- **Exercise text**
A number of tools are available for actively testing the security and operation of Bluetooth devices. These tools attempt to connect to discovered devices and perform attacks to surreptitiously gain access and connectivity to Bluetooth-enabled devices. Assessors should be extremely cautious of performing active scanning because of the likelihood of inadvertently scanning personal Bluetooth devices, which are found in many environments. As a general rule, assessors should use active scanning only when they are certain that the devices being scanned belong to the organization. Active scanning can be used to evaluate the security mode in which a Bluetooth device is operating, and the strength of Bluetooth password identification numbers (PIN). Active scanning can also be used to verify that these devices are set to the lowest possible operational power setting to minimize their range. As with IEEE 802.11a/b/g rogue devices, rogue Bluetooth devices should be dealt with in accordance with policies and guidance.²⁰

Uses for wireless scanning include identifying the following areas for further testing and evaluation:

a. 802.11

b. Serious flaws in its current implementation of Wired Equivalent Privacy (WEP)

c. Default configuration

d. Websites that publish the locations of discovered wireless networks

e. Insertion attacks

f. Interception and monitoring of wireless traffic

g. DOS

h. Client-to-client attacks

9. Penetration testing: Penetration testing is security testing in which assessors mimic real-world attacks to identify methods for circumventing the security features of an application, system, or network. It often involves launching real attacks on real systems and data that use tools and techniques commonly used by attackers. Most penetration tests involve looking for combinations of vulnerabilities on one or more systems that can be used to gain more access than could be achieved through a single vulnerability. Penetration testing can also be useful for determining:

a. How well the system tolerates real world–style attack patterns

b. The likely level of sophistication an attacker needs to successfully compromise the system

c. Additional countermeasures that could mitigate threats against the system

d. Defenders’ ability to detect attacks and respond appropriately

Penetration testing can be invaluable, but it is labor-intensive and requires great expertise to minimize the risk to targeted systems. Systems may be damaged or otherwise rendered inoperable during the course of penetration testing, even though the organization benefits in knowing how a system could be rendered inoperable by an intruder. Although experienced penetration testers can mitigate this risk, it can never be fully eliminated. Penetration testing should be performed only after careful consideration, notification, and planning.

Penetration testing often includes nontechnical methods of attack. For example, a penetration tester could breach physical security controls and procedures to connect to a network, steal equipment, capture sensitive information (possibly by installing keylogging devices), or disrupt communications. Caution should be exercised when performing physical security testing – security guards should be made aware of how to verify the validity of tester activity, such as via a point of contact or documentation. Another nontechnical means of attack is the use of social engineering, such as posing as a help desk agent and calling to request a user’s passwords, or calling the help desk posing as a user and asking for a password to be reset.

The objectives of a penetration test are to simulate an attack using tools and techniques that may be restricted by law. This practice then needs the following areas for consideration and delineation in order to properly conduct this type of testing:

a. Formal permission

b. IP addresses/ranges to be tested

c. Any restricted hosts

d. List of acceptable testing techniques

e. When and how long?

Text extracted from each page:
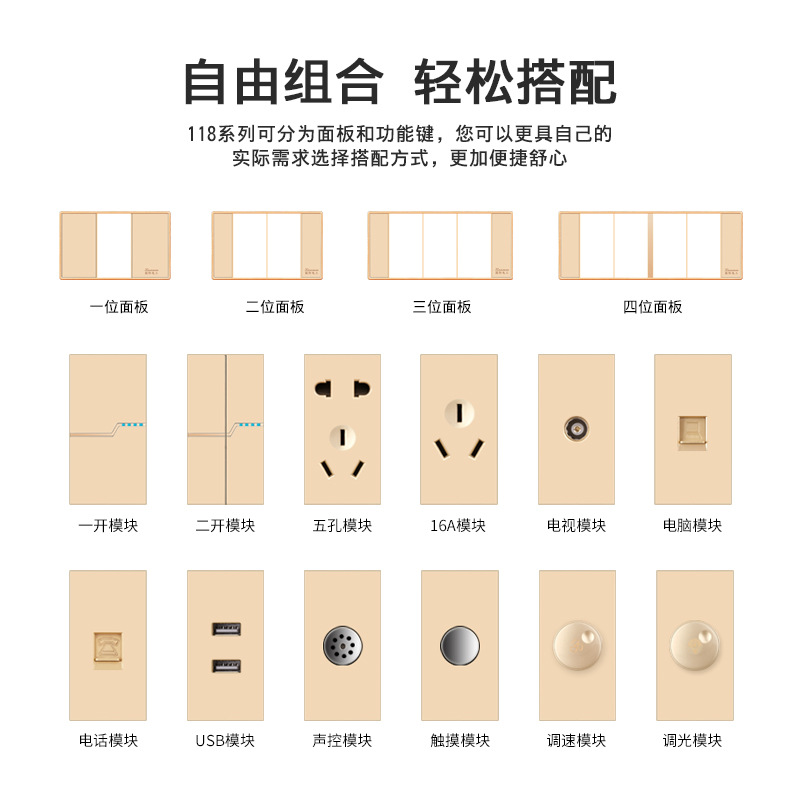 自由组合 轻松搭配

118系列可分为面板和功能键，您可以更具自己的实际需求选择搭配方式，更加便捷舒心

一位面板

二位面板

三位面板

四位面板

一开模块

二开模块

五孔模块

16A模块

电视模块

电脑模块

电话模块

USB模块

声控模块

触摸模块

调速模块

调光模块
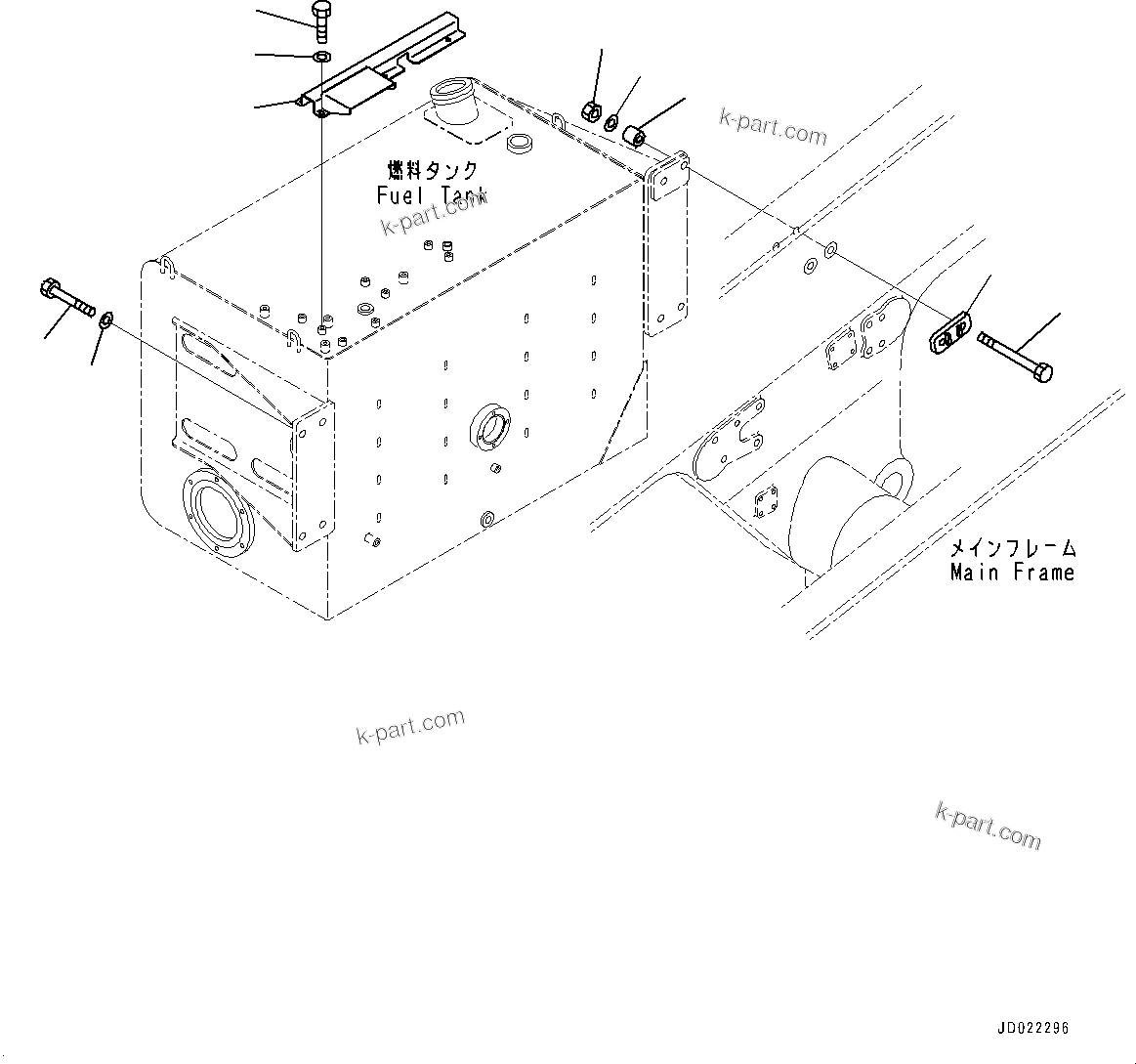 k-part.com

燃料タンク
Fuel Tank
k-part.com

メインフレーム
Main Frame

k-part.com

k-part.com

JD022296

- **Task directions**
Please continue the passage on security testing from the point where it stops.

- **Task answer**
f. IP addresses of the machines launching test

g. POCs for the testing team, targeted systems, and the networks

h. Measures to prevent law enforcement being called with false alarms

i. Handling of info collected by testing team

1. Overt or covert testing: There are several ways to conduct these types of tests. Testing can be conducted either overtly (also known as blue team or white-hat testing) or covertly (also known as red team or black-hat testing).

Overt security testing, also known as white hat testing, involves performing external and/or internal testing with the knowledge and consent of the organization’s IT staff, enabling comprehensive evaluation of the network or system security posture. Because the IT staff is fully aware of and involved in the testing, it may be able to provide guidance to limit the testing’s impact. Testing may also provide a training opportunity, with staff observing the activities and methods used by assessors to evaluate and potentially circumvent implemented security measures. This gives context to the security requirements implemented or maintained by the IT staff, and also may help teach IT staff how to conduct testing.

Covert security testing, also known as black hat testing, takes an adversarial approach by performing testing without the knowledge of the organization’s IT staff but with the full knowledge and permission of upper management. Some organizations designate a trusted third party to ensure that the target organization does not initiate response measures associated with the attack without first verifying that an attack is indeed underway (e.g., that the activity being detected does not originate from a test). In such situations, the trusted third party provides an agent for the assessors, the management, the IT staff, and the security staff that mediates activities and facilitates communications. This type of test is useful for testing technical security controls, IT staff response to perceived security incidents, and staff knowledge and implementation of the organization’s security policy. Covert testing may be conducted with or without warning.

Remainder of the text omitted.